Starting in 2003, the Lawyers Collective set a precedent in facilitating the participation of civil society in the drafting of an anti-discrimination legislation relating to public health. The Human Immunodeficiency Virus and Acquired Immune Deficiency Syndrome (Prevention and Control) Act, 2017 would not have been possible without the consistent support provided by Lawyers Collective to people living with HIV and their networks and allies. They ensured that civil society inputs were given serious consideration by policymakers and lawmakers in the formulation of the Act. As communities bearing the burden of the HIV/AIDS epidemic disproportionately, we appreciate the hard work of the Lawyers Collective in this regard.

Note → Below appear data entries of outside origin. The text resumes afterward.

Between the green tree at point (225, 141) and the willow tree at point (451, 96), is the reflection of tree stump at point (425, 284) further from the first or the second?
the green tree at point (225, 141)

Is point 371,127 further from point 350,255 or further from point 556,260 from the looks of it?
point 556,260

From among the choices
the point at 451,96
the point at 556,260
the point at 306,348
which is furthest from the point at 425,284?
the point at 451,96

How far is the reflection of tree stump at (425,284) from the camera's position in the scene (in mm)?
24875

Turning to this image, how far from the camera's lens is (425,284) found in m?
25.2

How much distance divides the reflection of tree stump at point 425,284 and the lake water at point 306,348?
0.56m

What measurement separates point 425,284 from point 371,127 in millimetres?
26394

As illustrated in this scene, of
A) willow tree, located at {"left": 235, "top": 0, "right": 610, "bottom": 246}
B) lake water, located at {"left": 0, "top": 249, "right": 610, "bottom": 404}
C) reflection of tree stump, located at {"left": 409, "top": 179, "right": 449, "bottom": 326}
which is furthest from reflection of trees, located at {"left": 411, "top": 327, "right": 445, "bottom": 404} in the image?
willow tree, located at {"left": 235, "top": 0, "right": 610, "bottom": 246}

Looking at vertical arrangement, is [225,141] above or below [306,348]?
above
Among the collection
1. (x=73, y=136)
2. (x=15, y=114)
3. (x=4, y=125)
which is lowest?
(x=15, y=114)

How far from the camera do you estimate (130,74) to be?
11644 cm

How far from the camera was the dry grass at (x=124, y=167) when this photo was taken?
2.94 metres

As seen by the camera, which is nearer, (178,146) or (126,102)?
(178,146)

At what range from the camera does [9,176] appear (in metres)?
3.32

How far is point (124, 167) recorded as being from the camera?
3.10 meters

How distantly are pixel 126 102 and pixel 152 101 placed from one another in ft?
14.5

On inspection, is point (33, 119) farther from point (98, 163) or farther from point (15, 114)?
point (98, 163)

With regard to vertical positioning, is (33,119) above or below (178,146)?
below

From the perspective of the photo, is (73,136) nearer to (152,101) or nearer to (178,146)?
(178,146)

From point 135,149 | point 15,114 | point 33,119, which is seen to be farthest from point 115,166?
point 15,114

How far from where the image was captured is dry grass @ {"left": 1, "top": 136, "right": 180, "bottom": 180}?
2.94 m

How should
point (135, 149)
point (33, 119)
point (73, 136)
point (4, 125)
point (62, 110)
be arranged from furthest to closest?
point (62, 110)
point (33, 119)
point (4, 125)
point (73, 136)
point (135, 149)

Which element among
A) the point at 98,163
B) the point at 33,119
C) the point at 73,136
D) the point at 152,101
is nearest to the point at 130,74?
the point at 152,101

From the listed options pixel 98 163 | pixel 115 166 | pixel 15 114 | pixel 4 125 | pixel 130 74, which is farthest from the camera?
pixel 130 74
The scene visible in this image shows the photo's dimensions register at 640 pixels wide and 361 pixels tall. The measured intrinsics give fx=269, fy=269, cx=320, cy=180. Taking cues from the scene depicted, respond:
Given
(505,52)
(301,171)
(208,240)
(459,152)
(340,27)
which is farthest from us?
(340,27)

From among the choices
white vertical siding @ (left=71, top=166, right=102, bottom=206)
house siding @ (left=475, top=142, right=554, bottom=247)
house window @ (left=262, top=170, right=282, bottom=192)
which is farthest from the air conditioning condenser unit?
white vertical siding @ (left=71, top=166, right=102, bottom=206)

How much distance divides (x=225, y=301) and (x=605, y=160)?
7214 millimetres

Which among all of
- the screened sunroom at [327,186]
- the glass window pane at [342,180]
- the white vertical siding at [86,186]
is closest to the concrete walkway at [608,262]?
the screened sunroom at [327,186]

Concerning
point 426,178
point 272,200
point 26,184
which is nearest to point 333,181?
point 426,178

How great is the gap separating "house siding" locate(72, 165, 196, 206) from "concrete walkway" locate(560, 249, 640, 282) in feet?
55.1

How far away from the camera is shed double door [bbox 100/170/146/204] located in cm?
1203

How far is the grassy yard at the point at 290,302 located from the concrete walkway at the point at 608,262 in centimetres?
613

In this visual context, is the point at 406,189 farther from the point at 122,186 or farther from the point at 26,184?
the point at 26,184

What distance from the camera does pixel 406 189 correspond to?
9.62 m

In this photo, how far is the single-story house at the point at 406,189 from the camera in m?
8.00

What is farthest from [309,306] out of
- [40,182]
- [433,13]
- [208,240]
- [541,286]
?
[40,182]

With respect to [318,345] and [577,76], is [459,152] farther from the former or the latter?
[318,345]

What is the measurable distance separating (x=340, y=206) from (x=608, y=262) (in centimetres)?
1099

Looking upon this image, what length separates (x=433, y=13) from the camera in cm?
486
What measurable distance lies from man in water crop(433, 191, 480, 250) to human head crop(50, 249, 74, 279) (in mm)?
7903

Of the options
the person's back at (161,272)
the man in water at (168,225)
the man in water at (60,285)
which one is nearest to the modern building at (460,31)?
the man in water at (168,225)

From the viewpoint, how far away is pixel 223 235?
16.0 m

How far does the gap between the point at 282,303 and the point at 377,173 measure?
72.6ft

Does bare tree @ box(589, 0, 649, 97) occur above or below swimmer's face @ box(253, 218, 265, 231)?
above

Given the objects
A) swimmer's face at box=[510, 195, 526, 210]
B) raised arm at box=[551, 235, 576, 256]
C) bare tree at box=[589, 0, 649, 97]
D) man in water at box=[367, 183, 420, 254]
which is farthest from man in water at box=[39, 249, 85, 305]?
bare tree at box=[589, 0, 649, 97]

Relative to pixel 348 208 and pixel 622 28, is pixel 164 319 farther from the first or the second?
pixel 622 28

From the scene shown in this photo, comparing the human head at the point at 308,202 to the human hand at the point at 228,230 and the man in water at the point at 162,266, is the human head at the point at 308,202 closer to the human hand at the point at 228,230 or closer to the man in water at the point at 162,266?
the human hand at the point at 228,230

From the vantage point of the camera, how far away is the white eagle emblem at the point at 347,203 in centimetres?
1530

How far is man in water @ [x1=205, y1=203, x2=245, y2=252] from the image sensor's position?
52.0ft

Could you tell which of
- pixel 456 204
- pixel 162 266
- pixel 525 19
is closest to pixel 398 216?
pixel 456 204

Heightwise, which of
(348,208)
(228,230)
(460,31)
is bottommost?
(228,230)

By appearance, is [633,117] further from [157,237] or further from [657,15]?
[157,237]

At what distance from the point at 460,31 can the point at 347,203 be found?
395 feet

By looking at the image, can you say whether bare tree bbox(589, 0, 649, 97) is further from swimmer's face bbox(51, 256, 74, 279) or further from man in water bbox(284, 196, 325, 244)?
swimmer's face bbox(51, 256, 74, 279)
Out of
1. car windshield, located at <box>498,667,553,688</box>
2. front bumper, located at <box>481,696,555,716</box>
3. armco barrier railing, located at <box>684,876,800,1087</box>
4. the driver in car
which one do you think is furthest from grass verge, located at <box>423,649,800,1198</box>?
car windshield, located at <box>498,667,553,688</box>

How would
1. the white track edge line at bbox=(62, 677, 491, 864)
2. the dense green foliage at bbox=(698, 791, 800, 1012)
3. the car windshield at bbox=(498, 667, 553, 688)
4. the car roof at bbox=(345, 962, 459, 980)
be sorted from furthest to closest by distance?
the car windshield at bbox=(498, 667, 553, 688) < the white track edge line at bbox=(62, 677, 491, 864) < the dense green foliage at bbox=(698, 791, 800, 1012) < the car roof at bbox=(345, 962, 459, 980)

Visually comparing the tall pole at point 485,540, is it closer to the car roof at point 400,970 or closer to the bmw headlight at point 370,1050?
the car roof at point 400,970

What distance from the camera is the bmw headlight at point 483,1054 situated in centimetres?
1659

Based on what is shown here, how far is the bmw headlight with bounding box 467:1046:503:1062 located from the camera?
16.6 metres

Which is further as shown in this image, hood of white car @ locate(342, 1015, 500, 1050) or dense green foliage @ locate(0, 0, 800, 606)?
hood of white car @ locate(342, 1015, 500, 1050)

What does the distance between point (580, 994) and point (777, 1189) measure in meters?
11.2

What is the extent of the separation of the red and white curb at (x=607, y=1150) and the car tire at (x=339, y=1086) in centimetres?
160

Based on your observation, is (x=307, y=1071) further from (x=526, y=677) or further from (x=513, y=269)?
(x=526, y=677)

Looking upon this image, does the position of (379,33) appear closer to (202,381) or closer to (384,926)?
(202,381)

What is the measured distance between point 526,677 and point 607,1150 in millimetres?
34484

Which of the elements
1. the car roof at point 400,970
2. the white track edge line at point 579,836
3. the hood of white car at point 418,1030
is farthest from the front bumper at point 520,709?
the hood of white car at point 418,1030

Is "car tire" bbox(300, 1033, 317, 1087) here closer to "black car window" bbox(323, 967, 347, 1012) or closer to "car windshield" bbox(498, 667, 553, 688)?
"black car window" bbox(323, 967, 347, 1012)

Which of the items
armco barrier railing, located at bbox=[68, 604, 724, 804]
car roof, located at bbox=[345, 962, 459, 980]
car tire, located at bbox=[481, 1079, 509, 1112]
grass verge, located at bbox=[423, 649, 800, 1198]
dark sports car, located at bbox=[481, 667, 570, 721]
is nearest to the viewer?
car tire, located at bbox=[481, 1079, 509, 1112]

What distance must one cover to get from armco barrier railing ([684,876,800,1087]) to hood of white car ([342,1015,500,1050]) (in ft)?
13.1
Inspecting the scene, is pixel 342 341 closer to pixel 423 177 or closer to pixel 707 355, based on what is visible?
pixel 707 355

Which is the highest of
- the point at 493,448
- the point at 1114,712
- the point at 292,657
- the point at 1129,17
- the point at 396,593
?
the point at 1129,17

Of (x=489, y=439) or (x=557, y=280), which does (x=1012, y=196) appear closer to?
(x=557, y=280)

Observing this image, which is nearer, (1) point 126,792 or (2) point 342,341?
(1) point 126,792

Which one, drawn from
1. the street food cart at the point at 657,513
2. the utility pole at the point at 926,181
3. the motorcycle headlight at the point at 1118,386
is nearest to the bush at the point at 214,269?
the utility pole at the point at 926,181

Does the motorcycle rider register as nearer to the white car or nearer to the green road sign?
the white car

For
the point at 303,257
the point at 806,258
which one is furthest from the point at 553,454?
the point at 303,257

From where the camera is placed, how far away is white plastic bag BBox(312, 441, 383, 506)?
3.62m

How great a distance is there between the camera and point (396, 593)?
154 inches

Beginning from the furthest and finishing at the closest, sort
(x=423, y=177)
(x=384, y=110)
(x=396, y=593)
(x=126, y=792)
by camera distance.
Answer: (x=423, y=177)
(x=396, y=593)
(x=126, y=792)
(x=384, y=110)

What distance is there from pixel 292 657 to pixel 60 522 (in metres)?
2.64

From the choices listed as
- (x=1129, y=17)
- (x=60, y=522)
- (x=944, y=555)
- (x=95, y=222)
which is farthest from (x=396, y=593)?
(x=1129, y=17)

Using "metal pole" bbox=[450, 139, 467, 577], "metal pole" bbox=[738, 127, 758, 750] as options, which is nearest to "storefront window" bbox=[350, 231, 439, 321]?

Over the last five years, we have seen the systematic attack on dissent, critical and rational thinking and the struggles of all sorts of minorities. This has been, for the large part, in contempt for the very notion of India enshrined in our Constitution. As various organs of the State come to be controlled by an exclusionary ideology, the role of the Law as a tool of social, economic and political justice, and the role of the Law and its officers in protecting Constitutionalism is more important than ever. It is at this point that we must stand strong against the attacks on civil society and on Human Rights Defenders. The Lawyers Collective, along with Indira Jaising and Anand Grover, has been at the forefront of protecting the fundamental rights and liberties of Indian citizens and ensuring that the Government is held accountable to the due process of law. They have represented those arrested in the Bhima Koregaon case; have represented victims in the fake encounter killing of Sohrabuddin Sheikh; Yakub Memon’s plea against the death penalty. They have consistently attempted to hold this government, which behaves as though beyond the law, to account. It is for this reason that the Union Government has sought to harness the coercive force of the law to prevent the Lawyers Collective from taking up cases that the Union Government sees as undermining its authoritarian hold over the country.
We call upon the Union Government and its instruments to cease the harassment of the Lawyers Collective and other Human Rights defenders and to withdraw the case against them.
We call upon all Queer groups and LGBTIQ+ individuals to step up in support of Lawyers Collective in this moment of precariousness and ensure that the current dispensation recognises that they are not standing alone. Let us make our voices heard loud and clear.
And to Lawyers Collective we say: Just as you have stood with us, encouraged us to demand our rights and worked tirelessly alongside us in our struggles, we stand by you at this moment, in solidarity and in rage.